Segundo, o compromisso claro de manutenção da estabilidade de preços a médio prazo constitui uma âncora nominal estável para a economia em todas as circunstâncias. O papel proeminente da moeda na estratégia do BCE constitui uma salvaguarda adicional, que não se encontra presente nas Regras de Taylor habituais. Terceiro, a estrutura de dois pilares da estratégia de política monetária do BCE toma explicitamente em consideração a necessidade de robustez nas decisões de

política monetária10. O BCE, reconhecendo a existência de modelos diferentes da estrutura da economia e a natureza do mecanismo de transmissão da política monetária, decidiu organizar a sua análise em dois pilares. O primeiro pilar representa um grupo de modelos e de quadros analíticos que incluem uma perspectiva para a determinação do nível dos preços que atribui um papel importante à moeda. O segundo pilar abrange um conjunto de modelos alternativos do processo de inflação, com predominância dos que salientam a interacção entre a oferta e a procura nos mercados do trabalho e do produto.

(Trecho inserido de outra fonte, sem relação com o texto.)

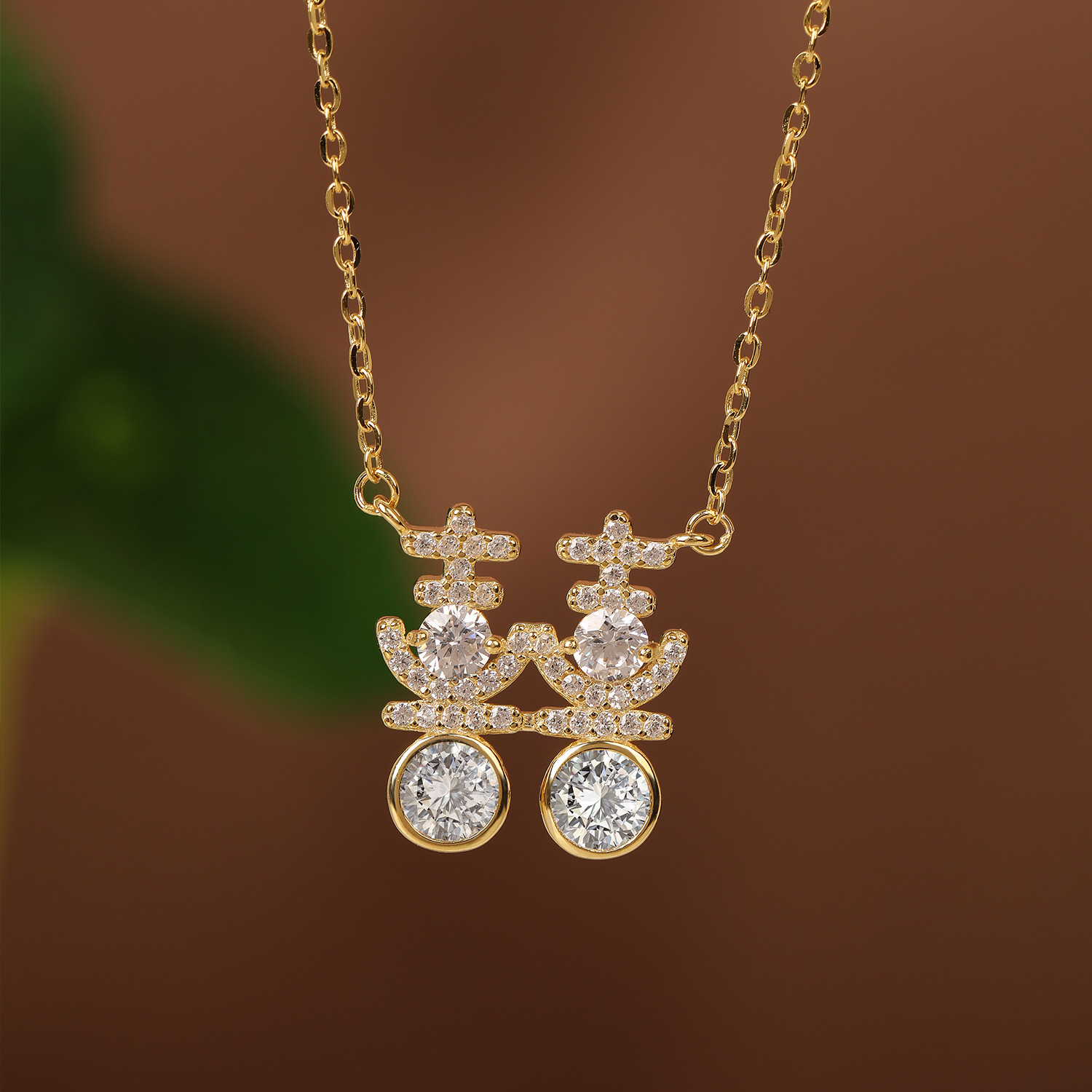 Double Wedding Sterling Silver Necklace For Women S925 Silver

A estrutura de dois pilares reduz o espaço de manobra, uma vez que torna mais difícil aos decisores de política não considerarem ou ignorarem sinais contraditórios (como pode acontecer com um mecanismo sintético único, como uma previsão de inflação única). Os dois pilares da estratégia representam um compromisso para que as decisões de política monetária tenham sempre em consideração e se baseiem numa análise cuidadosa de um conjunto vasto de variáveis de informação no quadro de ambos os pilares da estratégia. Além disso, se existirem diversos modelos plausíveis da economia (ou, mais genericamente, abordagens de modelização), a tomada desse facto em consideração é provavelmente preferível a escolher aleatoriamente uma política de “optimização”, sugerida por uma aborda-gem com base em modelos específica e isolada.

10 Ver o artigo intitulado “Os dois pilares da estratégia de política monetária do BCE”, na edição de Novembro de 2000, do Boletim Mensal.